Even mine sparked, you are getting paranoid too much. Else return it and ask for another piece or let the shopkeeper do this for you with a negotiable charge (price).


----------



## ithehappy (Apr 5, 2011)

OK. , actually I am scared not paranoid


----------



## asingh (Apr 5, 2011)

There is one not connected right and one empty terminal. Just connect them. Forget the spark.


----------



## ithehappy (Apr 5, 2011)

Yea, done.


----------



## ithehappy (Apr 7, 2011)

What's the name of that software which comes with APC UPS and shows the Power consumption and other stuffs? I didn't get any CD !


----------



## ajai5777 (Apr 7, 2011)

APC PowerChute


----------



## asingh (Apr 7, 2011)

ithehappy said:


> What's the name of that software which comes with APC UPS and shows the Power consumption and other stuffs? I didn't get any CD !

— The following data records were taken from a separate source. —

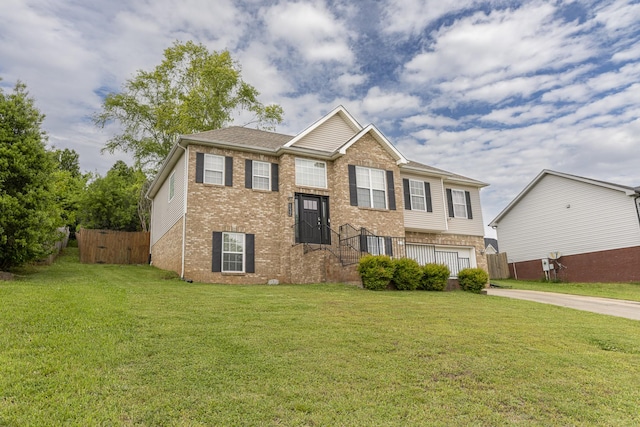 1137 Stillwood Dr, Clarksville, TN 37042 - split foyer home with brick siding, concrete driveway, and an attached garage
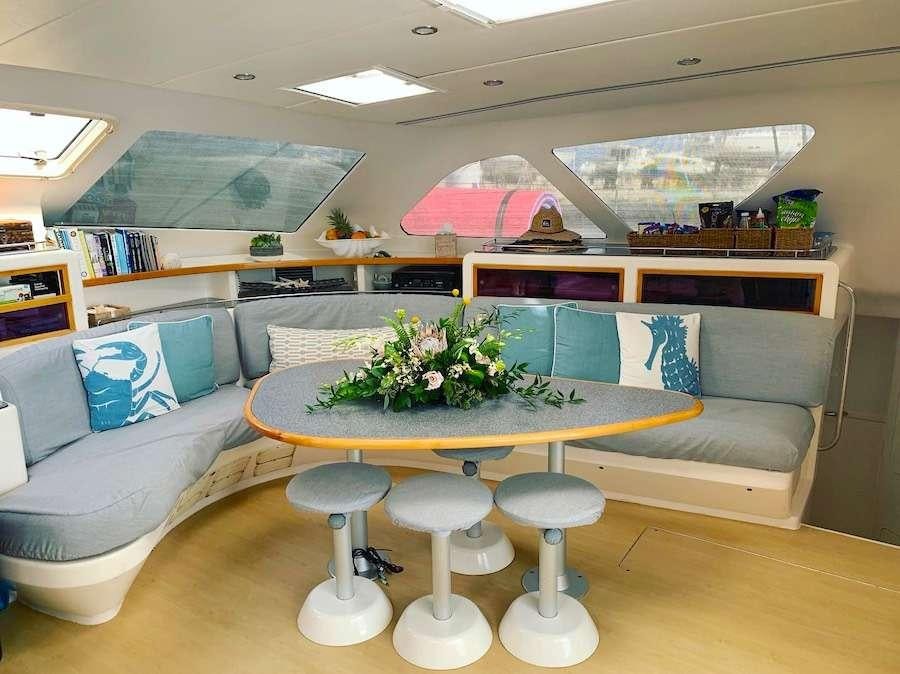 a room with a table and chairs aboard PELICAN Yacht for Charter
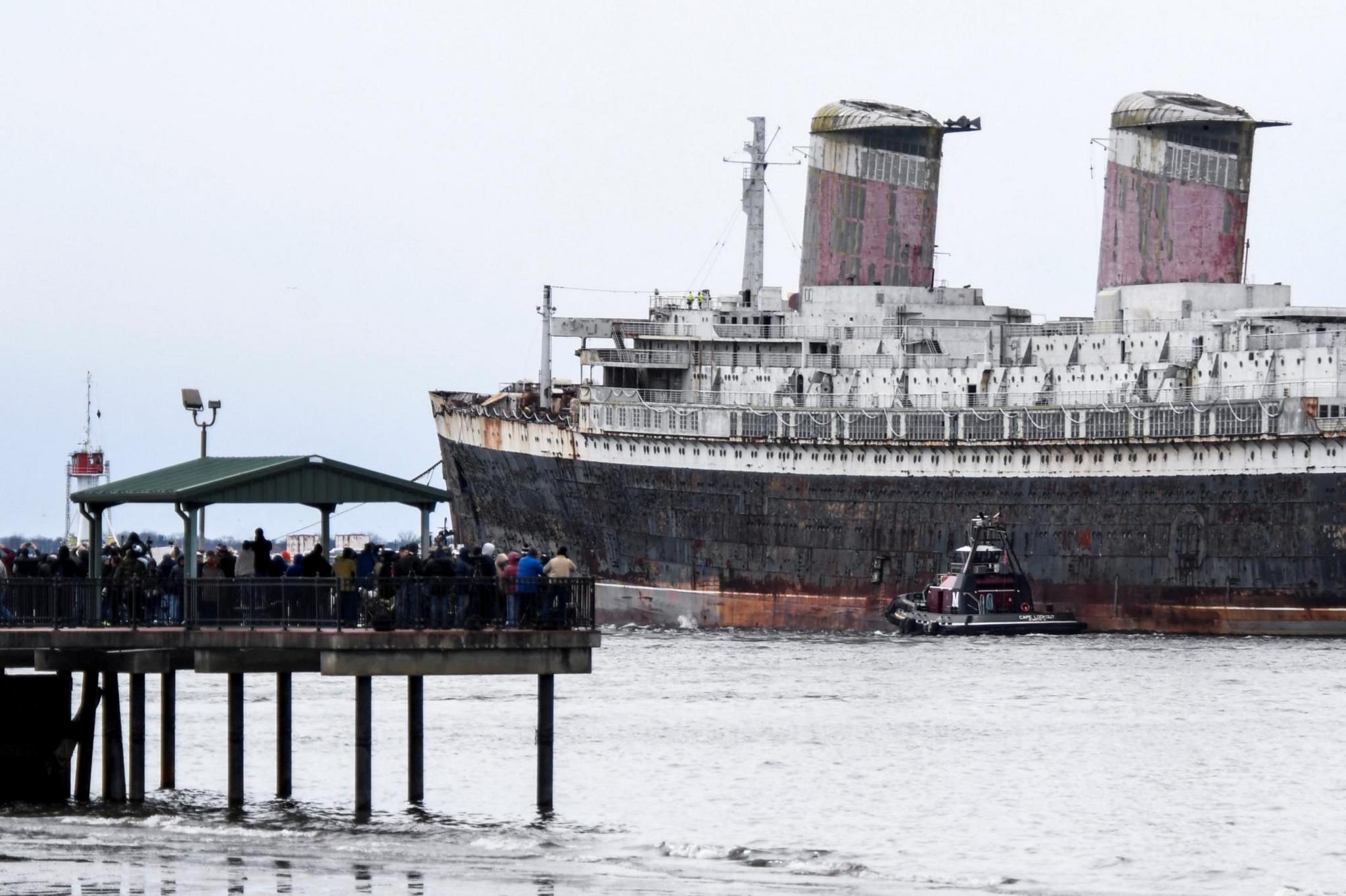 Onlookers watch the SS United States as she is towed out to sea by tugs. The ship looks old and rusty.
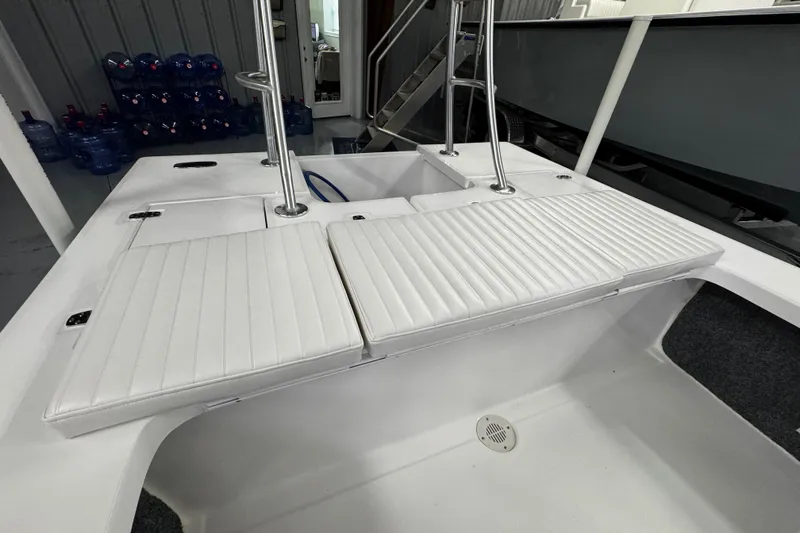 Slide: The Image of Interior view of 2026 Mitzi Skiffs 17 Tournament boat with open storage compartments. - 11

This version does not have this facility.


----------



## pegasus (Apr 7, 2011)

APC Back-UPS 1100, 230V, BS546A, without auto shutdown software, India
Is this the 1100VA one?

How much does this one cost?
*www.apc.com/resource/include/techspec_index.cfm?base_sku=BR1000-IN

BTW, nice buy considering 1000VA or higher is rrecommended for rigs like yours as there has to be some room for future upgrades.


----------



## ithehappy (Apr 7, 2011)

asingh said:


> This version does not have this facility.



Oh NO !


----------



## asingh (Apr 7, 2011)

^^
You have the black one or the white one from Pegasus's link..?


----------



## ithehappy (Apr 7, 2011)

The Black one man, White one is not 1.1KVA.
If I install Powerchute won't it work?


----------



## asingh (Apr 7, 2011)

Black one cannot. How you expect to connect it to the computer...?

The one with Powerchute capability had a phone line type of connector that linked up the UPS unit to the PSU and enabled software monitoring and control.

I have the same UPS as you.


----------



## sam1 (May 2, 2011)

@ithehappy - i want to buy a new UPS tomorrow. howz the one u have running? can u provide the approx backup time under heavy load, like gaming?


----------



## sam1 (May 3, 2011)

got the APC 1100VA UPS finally!!!! running good so far. how much does the replacement battery cost? any ideas?


----------